Inge Lønning, one of the most respected elders in Norwegian politics, died on Sunday while out skiing with his family in the mountains at Beitostølen. Lønning, who has been both a Member of Parliament and a dean of the University of Oslo, suddenly collapsed and efforts to revive him failed.
Lønning, a theologian as well as a politician, was 75 years old but still active in both the Conservative Party and in social issues. He took part in a broadcast debate for Radio Nova in Oslo just last week and also had been a candidate in the upcoming parliamentary elections.

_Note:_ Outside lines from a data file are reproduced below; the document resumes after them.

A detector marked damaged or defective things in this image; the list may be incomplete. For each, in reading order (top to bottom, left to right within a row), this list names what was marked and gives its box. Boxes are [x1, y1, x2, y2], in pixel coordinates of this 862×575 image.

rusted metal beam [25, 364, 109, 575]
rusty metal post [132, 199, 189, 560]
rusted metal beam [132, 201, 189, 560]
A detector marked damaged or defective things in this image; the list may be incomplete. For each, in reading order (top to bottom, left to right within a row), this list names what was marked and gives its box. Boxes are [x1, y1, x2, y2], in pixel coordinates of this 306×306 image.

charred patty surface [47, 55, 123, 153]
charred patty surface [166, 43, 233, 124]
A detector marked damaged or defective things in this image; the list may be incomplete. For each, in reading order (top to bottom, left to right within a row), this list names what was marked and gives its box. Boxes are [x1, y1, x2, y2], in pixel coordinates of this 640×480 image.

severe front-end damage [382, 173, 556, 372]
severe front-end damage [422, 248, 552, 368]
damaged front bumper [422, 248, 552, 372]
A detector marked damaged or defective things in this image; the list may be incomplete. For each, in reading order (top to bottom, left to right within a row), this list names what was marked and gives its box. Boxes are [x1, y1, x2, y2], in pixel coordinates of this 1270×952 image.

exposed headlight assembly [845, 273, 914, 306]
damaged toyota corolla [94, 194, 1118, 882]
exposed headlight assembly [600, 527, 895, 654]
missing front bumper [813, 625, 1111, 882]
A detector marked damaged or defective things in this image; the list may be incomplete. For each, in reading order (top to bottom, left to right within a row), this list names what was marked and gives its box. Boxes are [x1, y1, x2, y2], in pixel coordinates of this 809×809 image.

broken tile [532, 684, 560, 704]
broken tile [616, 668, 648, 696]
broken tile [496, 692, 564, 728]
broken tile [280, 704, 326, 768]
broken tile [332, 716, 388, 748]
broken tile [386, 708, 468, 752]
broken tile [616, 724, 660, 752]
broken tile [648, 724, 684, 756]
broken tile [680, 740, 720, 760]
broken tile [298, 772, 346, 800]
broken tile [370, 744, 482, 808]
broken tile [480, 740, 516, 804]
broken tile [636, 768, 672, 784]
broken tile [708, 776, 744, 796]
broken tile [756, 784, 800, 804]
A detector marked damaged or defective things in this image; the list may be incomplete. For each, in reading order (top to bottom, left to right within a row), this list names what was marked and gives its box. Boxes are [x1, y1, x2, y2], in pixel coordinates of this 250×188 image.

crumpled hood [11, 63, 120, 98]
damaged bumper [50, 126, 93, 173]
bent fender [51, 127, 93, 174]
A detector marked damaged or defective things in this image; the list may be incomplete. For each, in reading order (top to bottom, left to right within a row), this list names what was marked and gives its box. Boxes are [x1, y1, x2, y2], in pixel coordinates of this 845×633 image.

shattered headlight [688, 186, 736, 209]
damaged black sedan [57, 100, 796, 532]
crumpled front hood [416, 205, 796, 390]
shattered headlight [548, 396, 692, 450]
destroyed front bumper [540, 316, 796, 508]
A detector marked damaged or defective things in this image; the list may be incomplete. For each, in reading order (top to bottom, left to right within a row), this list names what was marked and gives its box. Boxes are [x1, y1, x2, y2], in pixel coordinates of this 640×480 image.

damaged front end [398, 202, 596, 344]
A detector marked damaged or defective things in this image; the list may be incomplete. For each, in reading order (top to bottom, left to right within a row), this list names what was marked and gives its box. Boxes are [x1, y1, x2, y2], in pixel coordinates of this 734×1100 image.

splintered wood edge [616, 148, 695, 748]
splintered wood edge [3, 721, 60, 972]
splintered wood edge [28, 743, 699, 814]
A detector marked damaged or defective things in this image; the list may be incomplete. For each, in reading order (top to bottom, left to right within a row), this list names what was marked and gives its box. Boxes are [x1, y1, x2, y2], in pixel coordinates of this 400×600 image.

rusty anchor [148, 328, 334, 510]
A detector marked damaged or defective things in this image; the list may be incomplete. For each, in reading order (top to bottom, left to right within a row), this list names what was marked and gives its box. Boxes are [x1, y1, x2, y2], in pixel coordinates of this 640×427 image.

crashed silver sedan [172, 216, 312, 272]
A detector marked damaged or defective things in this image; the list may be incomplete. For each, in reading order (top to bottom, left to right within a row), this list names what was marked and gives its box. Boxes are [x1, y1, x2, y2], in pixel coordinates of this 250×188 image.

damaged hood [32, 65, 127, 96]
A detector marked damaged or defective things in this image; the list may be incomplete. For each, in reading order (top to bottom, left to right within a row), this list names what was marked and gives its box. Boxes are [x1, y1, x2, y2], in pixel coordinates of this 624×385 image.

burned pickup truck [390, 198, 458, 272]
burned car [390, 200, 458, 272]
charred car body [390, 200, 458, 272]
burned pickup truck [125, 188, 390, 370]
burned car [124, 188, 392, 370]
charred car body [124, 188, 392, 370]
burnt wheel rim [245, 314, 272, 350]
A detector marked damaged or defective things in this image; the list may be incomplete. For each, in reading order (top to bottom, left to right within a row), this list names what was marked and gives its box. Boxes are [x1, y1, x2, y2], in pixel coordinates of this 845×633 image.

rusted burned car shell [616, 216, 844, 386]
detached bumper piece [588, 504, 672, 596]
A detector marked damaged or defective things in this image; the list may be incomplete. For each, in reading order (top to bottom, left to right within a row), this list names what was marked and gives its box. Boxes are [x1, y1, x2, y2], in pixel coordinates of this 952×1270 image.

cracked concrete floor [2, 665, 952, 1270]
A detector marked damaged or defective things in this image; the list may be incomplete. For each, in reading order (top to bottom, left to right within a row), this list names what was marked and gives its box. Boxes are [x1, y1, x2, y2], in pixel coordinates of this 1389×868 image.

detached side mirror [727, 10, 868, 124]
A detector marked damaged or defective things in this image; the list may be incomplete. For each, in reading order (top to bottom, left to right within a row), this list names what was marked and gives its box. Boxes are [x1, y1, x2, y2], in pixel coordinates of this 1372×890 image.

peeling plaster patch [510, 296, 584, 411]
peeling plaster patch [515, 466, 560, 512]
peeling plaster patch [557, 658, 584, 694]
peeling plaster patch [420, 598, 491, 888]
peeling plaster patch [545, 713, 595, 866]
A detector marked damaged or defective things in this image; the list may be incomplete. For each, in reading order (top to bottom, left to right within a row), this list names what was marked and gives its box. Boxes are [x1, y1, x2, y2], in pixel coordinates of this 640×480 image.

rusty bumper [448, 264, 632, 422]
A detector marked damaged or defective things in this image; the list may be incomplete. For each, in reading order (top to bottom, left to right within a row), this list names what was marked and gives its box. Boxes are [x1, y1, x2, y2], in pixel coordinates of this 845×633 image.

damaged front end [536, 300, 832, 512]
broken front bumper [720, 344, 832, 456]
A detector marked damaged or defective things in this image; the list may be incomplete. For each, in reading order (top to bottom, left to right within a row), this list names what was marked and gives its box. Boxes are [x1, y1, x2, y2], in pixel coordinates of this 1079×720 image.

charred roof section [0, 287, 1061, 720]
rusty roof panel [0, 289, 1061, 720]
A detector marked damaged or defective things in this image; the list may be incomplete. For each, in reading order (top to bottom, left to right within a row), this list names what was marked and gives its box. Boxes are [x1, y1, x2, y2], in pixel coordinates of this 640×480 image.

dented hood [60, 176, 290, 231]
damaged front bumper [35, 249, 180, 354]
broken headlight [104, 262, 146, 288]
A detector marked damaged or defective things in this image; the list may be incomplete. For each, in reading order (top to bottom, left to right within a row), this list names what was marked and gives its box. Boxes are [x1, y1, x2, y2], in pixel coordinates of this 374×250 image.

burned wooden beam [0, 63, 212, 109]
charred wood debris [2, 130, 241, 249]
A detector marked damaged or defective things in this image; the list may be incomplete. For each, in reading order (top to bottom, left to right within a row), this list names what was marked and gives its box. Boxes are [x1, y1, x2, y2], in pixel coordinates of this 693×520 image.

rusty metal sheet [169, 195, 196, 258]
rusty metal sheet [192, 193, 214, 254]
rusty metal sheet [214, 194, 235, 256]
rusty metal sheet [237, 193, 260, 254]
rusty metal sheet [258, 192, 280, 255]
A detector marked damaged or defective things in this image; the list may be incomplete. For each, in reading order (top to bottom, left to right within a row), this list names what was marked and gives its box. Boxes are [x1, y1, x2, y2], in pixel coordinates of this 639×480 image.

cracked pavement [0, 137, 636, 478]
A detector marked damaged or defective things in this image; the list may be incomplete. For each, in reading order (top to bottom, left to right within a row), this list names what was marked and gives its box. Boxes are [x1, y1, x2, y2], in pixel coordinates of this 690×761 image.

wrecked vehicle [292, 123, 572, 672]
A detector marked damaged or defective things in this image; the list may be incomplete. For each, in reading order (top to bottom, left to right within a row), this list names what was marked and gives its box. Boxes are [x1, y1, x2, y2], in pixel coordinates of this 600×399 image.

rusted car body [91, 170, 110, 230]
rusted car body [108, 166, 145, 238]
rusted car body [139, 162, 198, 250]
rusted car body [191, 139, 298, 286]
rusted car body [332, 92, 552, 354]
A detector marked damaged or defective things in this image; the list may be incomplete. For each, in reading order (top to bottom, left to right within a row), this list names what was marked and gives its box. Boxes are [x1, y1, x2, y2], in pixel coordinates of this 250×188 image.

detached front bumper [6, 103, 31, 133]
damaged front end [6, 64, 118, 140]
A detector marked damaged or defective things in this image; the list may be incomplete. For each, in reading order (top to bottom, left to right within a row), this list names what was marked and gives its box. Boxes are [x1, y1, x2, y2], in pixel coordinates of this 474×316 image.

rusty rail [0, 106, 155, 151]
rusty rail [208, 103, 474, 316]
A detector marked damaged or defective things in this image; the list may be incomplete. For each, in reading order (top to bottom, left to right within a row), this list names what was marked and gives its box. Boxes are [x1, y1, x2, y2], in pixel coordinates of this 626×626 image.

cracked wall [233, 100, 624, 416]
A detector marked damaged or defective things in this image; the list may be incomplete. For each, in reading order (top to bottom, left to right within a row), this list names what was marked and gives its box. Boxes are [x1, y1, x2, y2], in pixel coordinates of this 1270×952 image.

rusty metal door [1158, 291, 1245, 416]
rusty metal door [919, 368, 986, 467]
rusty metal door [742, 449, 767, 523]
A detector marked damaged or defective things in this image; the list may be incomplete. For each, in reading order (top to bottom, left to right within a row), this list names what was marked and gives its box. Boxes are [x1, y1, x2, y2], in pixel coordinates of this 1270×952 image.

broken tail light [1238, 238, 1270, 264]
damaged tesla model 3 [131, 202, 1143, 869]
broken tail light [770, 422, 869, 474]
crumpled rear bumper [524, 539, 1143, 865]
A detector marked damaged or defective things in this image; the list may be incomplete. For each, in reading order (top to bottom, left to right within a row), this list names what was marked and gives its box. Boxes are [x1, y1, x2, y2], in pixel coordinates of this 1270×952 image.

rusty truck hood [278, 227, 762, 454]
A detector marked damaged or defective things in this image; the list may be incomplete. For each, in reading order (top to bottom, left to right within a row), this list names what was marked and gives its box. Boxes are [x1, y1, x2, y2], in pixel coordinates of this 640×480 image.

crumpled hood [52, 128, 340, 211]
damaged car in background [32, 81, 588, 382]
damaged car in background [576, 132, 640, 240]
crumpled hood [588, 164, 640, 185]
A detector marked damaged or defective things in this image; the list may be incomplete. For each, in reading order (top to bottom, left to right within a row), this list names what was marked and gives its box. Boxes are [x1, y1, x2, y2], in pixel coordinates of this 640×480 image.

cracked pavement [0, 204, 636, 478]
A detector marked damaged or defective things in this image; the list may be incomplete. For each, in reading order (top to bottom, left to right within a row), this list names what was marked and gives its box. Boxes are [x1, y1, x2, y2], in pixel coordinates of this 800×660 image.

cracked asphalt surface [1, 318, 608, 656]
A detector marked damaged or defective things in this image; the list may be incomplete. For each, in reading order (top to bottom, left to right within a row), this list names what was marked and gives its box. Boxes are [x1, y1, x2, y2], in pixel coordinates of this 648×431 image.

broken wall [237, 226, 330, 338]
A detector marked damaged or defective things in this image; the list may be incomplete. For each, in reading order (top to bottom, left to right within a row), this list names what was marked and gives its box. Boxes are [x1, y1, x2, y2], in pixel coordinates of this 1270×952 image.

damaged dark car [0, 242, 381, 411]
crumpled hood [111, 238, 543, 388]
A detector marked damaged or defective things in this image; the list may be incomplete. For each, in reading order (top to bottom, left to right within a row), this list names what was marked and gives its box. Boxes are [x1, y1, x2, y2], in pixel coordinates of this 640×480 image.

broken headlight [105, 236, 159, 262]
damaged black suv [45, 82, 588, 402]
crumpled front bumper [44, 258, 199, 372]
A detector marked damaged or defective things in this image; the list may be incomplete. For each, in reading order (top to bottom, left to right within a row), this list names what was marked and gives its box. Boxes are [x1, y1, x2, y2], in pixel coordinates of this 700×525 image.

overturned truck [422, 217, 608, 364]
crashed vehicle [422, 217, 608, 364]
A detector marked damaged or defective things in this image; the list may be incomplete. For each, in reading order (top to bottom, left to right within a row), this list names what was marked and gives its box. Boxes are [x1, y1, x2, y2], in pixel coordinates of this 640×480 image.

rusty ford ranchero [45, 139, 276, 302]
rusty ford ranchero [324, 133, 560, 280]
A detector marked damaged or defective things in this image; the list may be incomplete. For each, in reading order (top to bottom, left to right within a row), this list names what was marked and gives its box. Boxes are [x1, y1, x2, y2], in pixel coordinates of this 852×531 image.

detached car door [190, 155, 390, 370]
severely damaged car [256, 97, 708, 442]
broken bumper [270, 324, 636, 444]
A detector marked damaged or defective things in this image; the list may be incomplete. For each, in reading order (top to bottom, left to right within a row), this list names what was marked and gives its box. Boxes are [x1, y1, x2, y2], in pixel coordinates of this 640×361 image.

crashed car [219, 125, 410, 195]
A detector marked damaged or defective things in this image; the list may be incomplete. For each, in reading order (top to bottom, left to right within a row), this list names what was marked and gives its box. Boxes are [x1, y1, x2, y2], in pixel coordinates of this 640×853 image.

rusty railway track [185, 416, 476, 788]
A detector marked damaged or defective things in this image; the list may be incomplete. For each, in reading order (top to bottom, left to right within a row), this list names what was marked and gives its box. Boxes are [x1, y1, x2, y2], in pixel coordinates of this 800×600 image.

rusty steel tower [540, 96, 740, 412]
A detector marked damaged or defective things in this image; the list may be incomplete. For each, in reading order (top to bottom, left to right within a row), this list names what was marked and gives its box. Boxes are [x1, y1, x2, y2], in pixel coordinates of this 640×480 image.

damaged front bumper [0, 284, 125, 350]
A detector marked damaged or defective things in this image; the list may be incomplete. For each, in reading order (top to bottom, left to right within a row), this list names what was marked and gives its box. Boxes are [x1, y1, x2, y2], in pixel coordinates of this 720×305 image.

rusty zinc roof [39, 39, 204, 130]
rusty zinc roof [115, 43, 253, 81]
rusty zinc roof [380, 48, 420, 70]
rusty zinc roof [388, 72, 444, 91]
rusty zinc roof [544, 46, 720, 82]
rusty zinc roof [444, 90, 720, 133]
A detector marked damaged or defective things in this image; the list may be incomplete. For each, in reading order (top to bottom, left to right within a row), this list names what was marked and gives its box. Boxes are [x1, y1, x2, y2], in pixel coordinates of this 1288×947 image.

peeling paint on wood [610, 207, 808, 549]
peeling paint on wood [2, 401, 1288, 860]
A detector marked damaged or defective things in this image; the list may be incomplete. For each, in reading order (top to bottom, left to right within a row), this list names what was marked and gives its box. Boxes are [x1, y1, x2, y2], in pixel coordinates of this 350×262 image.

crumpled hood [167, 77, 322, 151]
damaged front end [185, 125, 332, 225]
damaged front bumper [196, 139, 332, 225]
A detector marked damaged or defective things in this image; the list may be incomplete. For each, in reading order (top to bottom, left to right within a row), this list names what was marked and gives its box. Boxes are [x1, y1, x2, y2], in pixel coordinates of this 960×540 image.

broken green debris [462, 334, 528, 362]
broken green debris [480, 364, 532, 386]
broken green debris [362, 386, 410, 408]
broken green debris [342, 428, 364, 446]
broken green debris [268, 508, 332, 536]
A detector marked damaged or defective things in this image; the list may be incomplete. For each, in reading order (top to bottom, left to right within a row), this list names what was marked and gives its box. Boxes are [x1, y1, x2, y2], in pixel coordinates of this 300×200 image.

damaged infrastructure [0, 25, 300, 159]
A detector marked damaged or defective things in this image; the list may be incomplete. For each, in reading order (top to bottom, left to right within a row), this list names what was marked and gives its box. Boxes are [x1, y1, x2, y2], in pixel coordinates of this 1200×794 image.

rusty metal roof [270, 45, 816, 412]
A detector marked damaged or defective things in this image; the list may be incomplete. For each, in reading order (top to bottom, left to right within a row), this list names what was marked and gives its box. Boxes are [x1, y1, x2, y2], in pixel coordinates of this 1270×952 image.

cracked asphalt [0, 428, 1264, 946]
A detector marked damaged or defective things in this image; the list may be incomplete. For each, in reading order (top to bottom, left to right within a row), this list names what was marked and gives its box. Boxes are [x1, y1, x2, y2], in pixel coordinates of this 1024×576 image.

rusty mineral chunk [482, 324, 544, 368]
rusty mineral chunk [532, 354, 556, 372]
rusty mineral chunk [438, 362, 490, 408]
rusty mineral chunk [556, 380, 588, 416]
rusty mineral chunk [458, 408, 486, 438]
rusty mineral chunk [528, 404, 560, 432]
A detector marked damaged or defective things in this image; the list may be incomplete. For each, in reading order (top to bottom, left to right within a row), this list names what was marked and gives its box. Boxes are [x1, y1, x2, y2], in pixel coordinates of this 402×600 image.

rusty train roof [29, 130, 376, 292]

“It is with great sorrow that we received word that Inge Lønning had passed away,” Høyre leader and candidate for prime minister, Erna Solberg, said on Monday. She called Lønning an outstanding figure within academia, theology and politics in Norway.
“For Høyre, he has been an ideological cornerstone for generations,” Solberg said, adding that “on many occasions, he was the oldest in the room, but the youngest in mindset. He could enter any debate and take part with great rhetoric, historic knowledge, humour and commitment.”
Lønning, originally from Bergen, was a Member of Parliament for Høyre from 1997 until 2009, and served as vice president of the Parliament from 2005 to 2009. He was also Høyre’s deputy leader from 1998 until 2002.
Before that, he headed Europabevegelsen, the organization advocating Norway’s membership in the EU, and he was a major part of the EU debate leading up to the referendum on EU membership that was narrowly defeated in 1994.
Lønning also served as dean of the University of Oslo from 1985 until 1992, after serving as pastor in the 1960s in Bergen and as a top city politician for Høyre in Oslo in the 1970s. He was known as a champion of youth and human rights, as well as those suffering from psychological disorders. He addressed Norway’s Parliament last week and had been working on proposed refinements of Norway’s Constitution.
His death brought a flood of tributes from media commentators and party colleagues, who called him a pillar of their cause. “Inge loved to stand on the barricades,” Solberg said. “He will always be remembered.”